Les transports du cerveau
Selon le psychiatre Philippe Jeammet, nos conduites seraient régies par nos émotions, jusqu’à devenir aberrantes
Ancien directeur du service de psychiatrie de l’adolescent et du jeune adulte à l’Institut Montsouris, PHILIPPE JEAMMET publie « Quand nos émotions nous rendent fous » (en collaboration avec Caroline Brizard) chez Odile Jacob.
Le cerveau est un outil infiniment puissant dans lequel les émotions jouent un rôle moteur. Nos comportements s’expliquent ainsi par celles-ci, au point que certains êtres fragiles seraient contraints de se comporter de façon étrange pour rétablir leur « homéostasie psychique », cet équilibre chimique du cerveau. Telle est la thèse audacieuse que Philippe Jeammet développe dans son dernier essai, « Quand nos émotions nous rendent fous », écrit, d’une plume limpide, avec Caroline Brizard, journaliste à « l’Obs ». « Je suis convaincu que les maladies mentales sont des dérèglements des émotions », soutient-il donc. Quand celles-ci sont impérieuses, « la capacité réflexive n’opère plus ». Le propos a de quoi séduire. Il pose la question fondamentale du mal, qui traduit selon lui une contrainte psychique. Une approche nouvelle, voire iconoclaste. Car on peine à accepter l’idée qu’Adolf Eichmann, un des auteurs de la Solution finale dans l’Allemagne nazie, n’ait pas été totalement responsable de ses actes.

:: EXERCICES À RÉALISER ::
1) D'après l'extrait sur les émotions et le cerveau, avec qui Philippe Jeammet a-t-il écrit son essai ?
2) Reprenez l'extrait sur les émotions et le cerveau à la suite de sa dernière phrase.
Les lignes n'entrent pas en jeu ici.

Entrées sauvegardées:
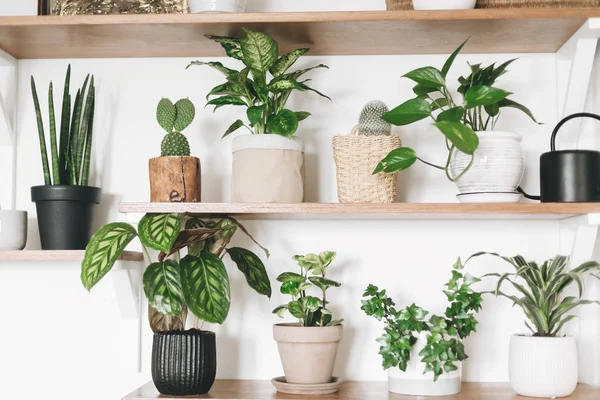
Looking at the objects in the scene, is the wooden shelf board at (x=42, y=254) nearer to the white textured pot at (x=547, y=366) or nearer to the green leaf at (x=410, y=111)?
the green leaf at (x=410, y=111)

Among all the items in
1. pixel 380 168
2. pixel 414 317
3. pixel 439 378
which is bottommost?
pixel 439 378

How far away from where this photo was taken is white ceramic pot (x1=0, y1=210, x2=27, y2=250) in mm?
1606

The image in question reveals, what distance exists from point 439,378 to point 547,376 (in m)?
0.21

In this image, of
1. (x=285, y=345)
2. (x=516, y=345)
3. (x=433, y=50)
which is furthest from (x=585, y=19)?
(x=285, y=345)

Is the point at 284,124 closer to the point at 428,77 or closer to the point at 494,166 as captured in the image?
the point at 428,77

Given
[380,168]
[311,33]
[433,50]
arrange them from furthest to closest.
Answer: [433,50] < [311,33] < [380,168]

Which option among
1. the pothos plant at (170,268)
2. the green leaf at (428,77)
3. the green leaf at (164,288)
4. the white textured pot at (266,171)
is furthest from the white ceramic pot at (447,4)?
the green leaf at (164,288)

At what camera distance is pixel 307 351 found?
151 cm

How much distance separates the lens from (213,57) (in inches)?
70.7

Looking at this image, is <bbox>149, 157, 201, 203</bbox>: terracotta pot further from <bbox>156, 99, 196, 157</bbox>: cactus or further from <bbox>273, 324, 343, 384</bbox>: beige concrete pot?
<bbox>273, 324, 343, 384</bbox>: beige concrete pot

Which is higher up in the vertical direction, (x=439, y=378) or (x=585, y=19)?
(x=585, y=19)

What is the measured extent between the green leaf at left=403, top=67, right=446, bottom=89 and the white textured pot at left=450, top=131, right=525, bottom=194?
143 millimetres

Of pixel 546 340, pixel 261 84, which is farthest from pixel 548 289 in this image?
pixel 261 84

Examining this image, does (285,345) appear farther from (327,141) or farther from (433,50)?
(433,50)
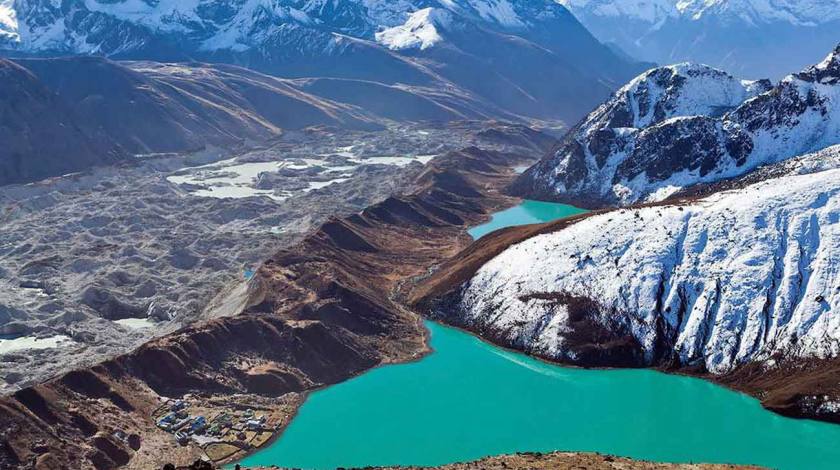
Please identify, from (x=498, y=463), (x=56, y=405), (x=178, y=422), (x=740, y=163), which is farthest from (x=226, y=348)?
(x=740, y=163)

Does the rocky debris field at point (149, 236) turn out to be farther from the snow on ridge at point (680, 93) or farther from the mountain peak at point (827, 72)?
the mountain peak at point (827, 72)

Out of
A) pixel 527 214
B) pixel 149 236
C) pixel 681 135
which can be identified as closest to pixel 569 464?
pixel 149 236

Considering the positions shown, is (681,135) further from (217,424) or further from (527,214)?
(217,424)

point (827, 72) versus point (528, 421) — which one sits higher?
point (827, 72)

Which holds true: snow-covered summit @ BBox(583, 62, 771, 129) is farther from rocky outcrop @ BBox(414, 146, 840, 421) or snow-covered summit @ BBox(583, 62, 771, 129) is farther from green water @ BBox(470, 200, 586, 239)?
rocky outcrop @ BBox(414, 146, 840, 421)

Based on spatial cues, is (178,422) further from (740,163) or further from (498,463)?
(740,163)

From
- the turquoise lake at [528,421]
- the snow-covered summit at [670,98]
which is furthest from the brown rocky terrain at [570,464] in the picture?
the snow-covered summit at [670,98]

:: RÉPONSES ::
1) Avec Caroline Brizard, journaliste à « l'Obs ».

2)
Le psychiatre fait la synthèse des plus récentes découvertes des neurosciences, et affirme que les médicaments sont des « outils de liberté ». Car la chimie peut desserrer l’étau émotionnel et les réactions qu’il déclenche, plus ou moins destructives pour l’individu. De même, le postulat de la continuité du vivant, depuis les êtres élémentaires jusqu’à l’homme, en passant par les animaux qu’il a observés pendant son enfance en Dordogne – les débats politiques à la télévision lui rappellent les combats de basse-cour –, apporte une dimension universelle à sa démonstration. Comme l’animal, l’homme a son « territoire ». Mais, du fait de sa conscience supérieure, son territoire s’élargit à tout ce à quoi l’homme accorde de la valeur, depuis l’image qu’il a de lui-même jusqu’aux idées qu’il défend… Quand il se sent menacé, l’être humain se ferme, il attaque, il se prive de l’échange avec l’autre, et peut aller jusqu’à se détruire lui-même. Le psychiatre présente là un outil de décryptage précieux et nouveau pour comprendre nos conduites.
Pour étayer son propos, Philippe Jeammet observe notre société et pioche parmi les écrivains et les cinéastes dans lesquels il se reconnaît. Diderot aurait aussi pu y figurer, lui qui, dans le « Paradoxe sur le comédien », considère qu’un acteur, jouant un rôle de composition, peut très bien exprimer des émotions qu’il ne ressent pas. On retient de la lecture de ce livre le regard inspiré et la capacité à définir une morale de la vie. Car nous pouvons échapper en partie à nos contraintes émotionnelles et choisir – en partie aussi – d’opter pour l’échange et la créativité, qui sont l’essence du vivant.